___ Provided records

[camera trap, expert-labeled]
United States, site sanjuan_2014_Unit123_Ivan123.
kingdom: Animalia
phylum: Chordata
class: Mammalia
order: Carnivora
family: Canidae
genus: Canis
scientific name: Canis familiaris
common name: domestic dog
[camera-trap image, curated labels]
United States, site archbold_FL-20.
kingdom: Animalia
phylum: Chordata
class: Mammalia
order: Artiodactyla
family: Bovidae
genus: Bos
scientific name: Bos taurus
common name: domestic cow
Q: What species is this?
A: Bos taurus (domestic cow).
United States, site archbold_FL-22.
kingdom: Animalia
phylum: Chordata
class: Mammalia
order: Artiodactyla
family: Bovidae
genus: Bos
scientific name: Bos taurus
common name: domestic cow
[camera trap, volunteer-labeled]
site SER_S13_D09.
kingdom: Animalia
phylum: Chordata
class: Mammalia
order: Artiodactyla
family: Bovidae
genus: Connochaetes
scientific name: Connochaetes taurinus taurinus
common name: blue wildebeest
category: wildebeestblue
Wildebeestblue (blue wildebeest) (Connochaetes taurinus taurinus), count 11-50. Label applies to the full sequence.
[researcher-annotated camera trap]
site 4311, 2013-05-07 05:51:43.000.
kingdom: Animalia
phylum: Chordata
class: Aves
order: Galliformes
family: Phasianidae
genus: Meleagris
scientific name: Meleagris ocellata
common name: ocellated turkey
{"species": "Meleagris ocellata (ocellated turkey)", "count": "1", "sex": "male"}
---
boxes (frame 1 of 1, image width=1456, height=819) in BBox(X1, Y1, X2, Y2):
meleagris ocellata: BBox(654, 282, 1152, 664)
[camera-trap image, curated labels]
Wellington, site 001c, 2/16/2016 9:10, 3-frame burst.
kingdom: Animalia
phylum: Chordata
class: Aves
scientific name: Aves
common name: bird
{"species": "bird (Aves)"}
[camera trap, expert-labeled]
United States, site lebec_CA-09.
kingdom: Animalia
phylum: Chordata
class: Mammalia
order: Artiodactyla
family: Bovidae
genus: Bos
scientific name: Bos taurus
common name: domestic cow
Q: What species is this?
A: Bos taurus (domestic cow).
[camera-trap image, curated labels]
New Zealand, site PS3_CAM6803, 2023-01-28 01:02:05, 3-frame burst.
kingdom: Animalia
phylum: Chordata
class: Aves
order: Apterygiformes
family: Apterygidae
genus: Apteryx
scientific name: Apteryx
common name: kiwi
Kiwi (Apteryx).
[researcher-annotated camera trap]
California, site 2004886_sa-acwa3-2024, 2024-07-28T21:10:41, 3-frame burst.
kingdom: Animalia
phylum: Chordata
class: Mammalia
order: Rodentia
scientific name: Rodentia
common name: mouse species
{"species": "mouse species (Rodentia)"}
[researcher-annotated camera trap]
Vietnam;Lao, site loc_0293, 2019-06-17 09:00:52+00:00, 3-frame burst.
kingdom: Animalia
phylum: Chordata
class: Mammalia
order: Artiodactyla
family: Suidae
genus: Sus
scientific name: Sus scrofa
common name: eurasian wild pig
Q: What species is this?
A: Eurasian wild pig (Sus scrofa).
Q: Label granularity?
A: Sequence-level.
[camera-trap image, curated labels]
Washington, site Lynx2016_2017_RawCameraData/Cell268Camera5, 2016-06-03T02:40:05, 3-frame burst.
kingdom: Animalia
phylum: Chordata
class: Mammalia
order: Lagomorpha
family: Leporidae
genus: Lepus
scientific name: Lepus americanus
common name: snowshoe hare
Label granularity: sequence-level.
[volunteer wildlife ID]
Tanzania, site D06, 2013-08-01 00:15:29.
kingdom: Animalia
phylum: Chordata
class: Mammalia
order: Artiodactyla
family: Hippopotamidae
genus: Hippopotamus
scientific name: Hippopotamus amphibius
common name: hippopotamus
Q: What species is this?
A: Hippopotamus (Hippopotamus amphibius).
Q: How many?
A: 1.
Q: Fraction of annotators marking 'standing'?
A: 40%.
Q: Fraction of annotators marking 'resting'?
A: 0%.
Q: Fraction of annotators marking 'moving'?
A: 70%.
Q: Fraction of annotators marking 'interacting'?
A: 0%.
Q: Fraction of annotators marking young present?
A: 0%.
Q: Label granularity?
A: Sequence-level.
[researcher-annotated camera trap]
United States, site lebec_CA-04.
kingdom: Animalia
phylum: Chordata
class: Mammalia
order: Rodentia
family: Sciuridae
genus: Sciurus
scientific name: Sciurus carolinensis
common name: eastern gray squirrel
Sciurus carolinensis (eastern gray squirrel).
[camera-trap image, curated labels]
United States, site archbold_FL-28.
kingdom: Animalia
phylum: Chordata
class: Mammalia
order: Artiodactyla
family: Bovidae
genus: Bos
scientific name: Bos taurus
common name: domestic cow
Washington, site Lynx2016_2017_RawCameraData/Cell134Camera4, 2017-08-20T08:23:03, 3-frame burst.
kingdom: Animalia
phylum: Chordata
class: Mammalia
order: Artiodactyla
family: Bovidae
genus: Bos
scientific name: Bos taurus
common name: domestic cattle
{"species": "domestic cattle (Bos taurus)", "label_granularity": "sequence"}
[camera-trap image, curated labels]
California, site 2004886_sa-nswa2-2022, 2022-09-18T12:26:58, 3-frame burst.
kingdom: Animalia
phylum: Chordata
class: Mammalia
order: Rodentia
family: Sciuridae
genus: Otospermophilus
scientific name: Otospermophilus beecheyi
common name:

______

Each entry must be retyped exactly as it was written above.

■ **Response**:
[camera trap, expert-labeled]
United States, site sanjuan_2014_Unit123_Ivan123.
kingdom: Animalia
phylum: Chordata
class: Mammalia
order: Carnivora
family: Canidae
genus: Canis
scientific name: Canis familiaris
common name: domestic dog
[camera-trap image, curated labels]
United States, site archbold_FL-20.
kingdom: Animalia
phylum: Chordata
class: Mammalia
order: Artiodactyla
family: Bovidae
genus: Bos
scientific name: Bos taurus
common name: domestic cow
Q: What species is this?
A: Bos taurus (domestic cow).
United States, site archbold_FL-22.
kingdom: Animalia
phylum: Chordata
class: Mammalia
order: Artiodactyla
family: Bovidae
genus: Bos
scientific name: Bos taurus
common name: domestic cow
[camera trap, volunteer-labeled]
site SER_S13_D09.
kingdom: Animalia
phylum: Chordata
class: Mammalia
order: Artiodactyla
family: Bovidae
genus: Connochaetes
scientific name: Connochaetes taurinus taurinus
common name: blue wildebeest
category: wildebeestblue
Wildebeestblue (blue wildebeest) (Connochaetes taurinus taurinus), count 11-50. Label applies to the full sequence.
[researcher-annotated camera trap]
site 4311, 2013-05-07 05:51:43.000.
kingdom: Animalia
phylum: Chordata
class: Aves
order: Galliformes
family: Phasianidae
genus: Meleagris
scientific name: Meleagris ocellata
common name: ocellated turkey
{"species": "Meleagris ocellata (ocellated turkey)", "count": "1", "sex": "male"}
---
boxes (frame 1 of 1, image width=1456, height=819) in BBox(X1, Y1, X2, Y2):
meleagris ocellata: BBox(654, 282, 1152, 664)
[camera-trap image, curated labels]
Wellington, site 001c, 2/16/2016 9:10, 3-frame burst.
kingdom: Animalia
phylum: Chordata
class: Aves
scientific name: Aves
common name: bird
{"species": "bird (Aves)"}
[camera trap, expert-labeled]
United States, site lebec_CA-09.
kingdom: Animalia
phylum: Chordata
class: Mammalia
order: Artiodactyla
family: Bovidae
genus: Bos
scientific name: Bos taurus
common name: domestic cow
Q: What species is this?
A: Bos taurus (domestic cow).
[camera-trap image, curated labels]
New Zealand, site PS3_CAM6803, 2023-01-28 01:02:05, 3-frame burst.
kingdom: Animalia
phylum: Chordata
class: Aves
order: Apterygiformes
family: Apterygidae
genus: Apteryx
scientific name: Apteryx
common name: kiwi
Kiwi (Apteryx).
[researcher-annotated camera trap]
California, site 2004886_sa-acwa3-2024, 2024-07-28T21:10:41, 3-frame burst.
kingdom: Animalia
phylum: Chordata
class: Mammalia
order: Rodentia
scientific name: Rodentia
common name: mouse species
{"species": "mouse species (Rodentia)"}
[researcher-annotated camera trap]
Vietnam;Lao, site loc_0293, 2019-06-17 09:00:52+00:00, 3-frame burst.
kingdom: Animalia
phylum: Chordata
class: Mammalia
order: Artiodactyla
family: Suidae
genus: Sus
scientific name: Sus scrofa
common name: eurasian wild pig
Q: What species is this?
A: Eurasian wild pig (Sus scrofa).
Q: Label granularity?
A: Sequence-level.
[camera-trap image, curated labels]
Washington, site Lynx2016_2017_RawCameraData/Cell268Camera5, 2016-06-03T02:40:05, 3-frame burst.
kingdom: Animalia
phylum: Chordata
class: Mammalia
order: Lagomorpha
family: Leporidae
genus: Lepus
scientific name: Lepus americanus
common name: snowshoe hare
Label granularity: sequence-level.
[volunteer wildlife ID]
Tanzania, site D06, 2013-08-01 00:15:29.
kingdom: Animalia
phylum: Chordata
class: Mammalia
order: Artiodactyla
family: Hippopotamidae
genus: Hippopotamus
scientific name: Hippopotamus amphibius
common name: hippopotamus
Q: What species is this?
A: Hippopotamus (Hippopotamus amphibius).
Q: How many?
A: 1.
Q: Fraction of annotators marking 'standing'?
A: 40%.
Q: Fraction of annotators marking 'resting'?
A: 0%.
Q: Fraction of annotators marking 'moving'?
A: 70%.
Q: Fraction of annotators marking 'interacting'?
A: 0%.
Q: Fraction of annotators marking young present?
A: 0%.
Q: Label granularity?
A: Sequence-level.
[researcher-annotated camera trap]
United States, site lebec_CA-04.
kingdom: Animalia
phylum: Chordata
class: Mammalia
order: Rodentia
family: Sciuridae
genus: Sciurus
scientific name: Sciurus carolinensis
common name: eastern gray squirrel
Sciurus carolinensis (eastern gray squirrel).
[camera-trap image, curated labels]
United States, site archbold_FL-28.
kingdom: Animalia
phylum: Chordata
class: Mammalia
order: Artiodactyla
family: Bovidae
genus: Bos
scientific name: Bos taurus
common name: domestic cow
Washington, site Lynx2016_2017_RawCameraData/Cell134Camera4, 2017-08-20T08:23:03, 3-frame burst.
kingdom: Animalia
phylum: Chordata
class: Mammalia
order: Artiodactyla
family: Bovidae
genus: Bos
scientific name: Bos taurus
common name: domestic cattle
{"species": "domestic cattle (Bos taurus)", "label_granularity": "sequence"}
[camera-trap image, curated labels]
California, site 2004886_sa-nswa2-2022, 2022-09-18T12:26:58, 3-frame burst.
kingdom: Animalia
phylum: Chordata
class: Mammalia
order: Rodentia
family: Sciuridae
genus: Otospermophilus
scientific name: Otospermophilus beecheyi
common name:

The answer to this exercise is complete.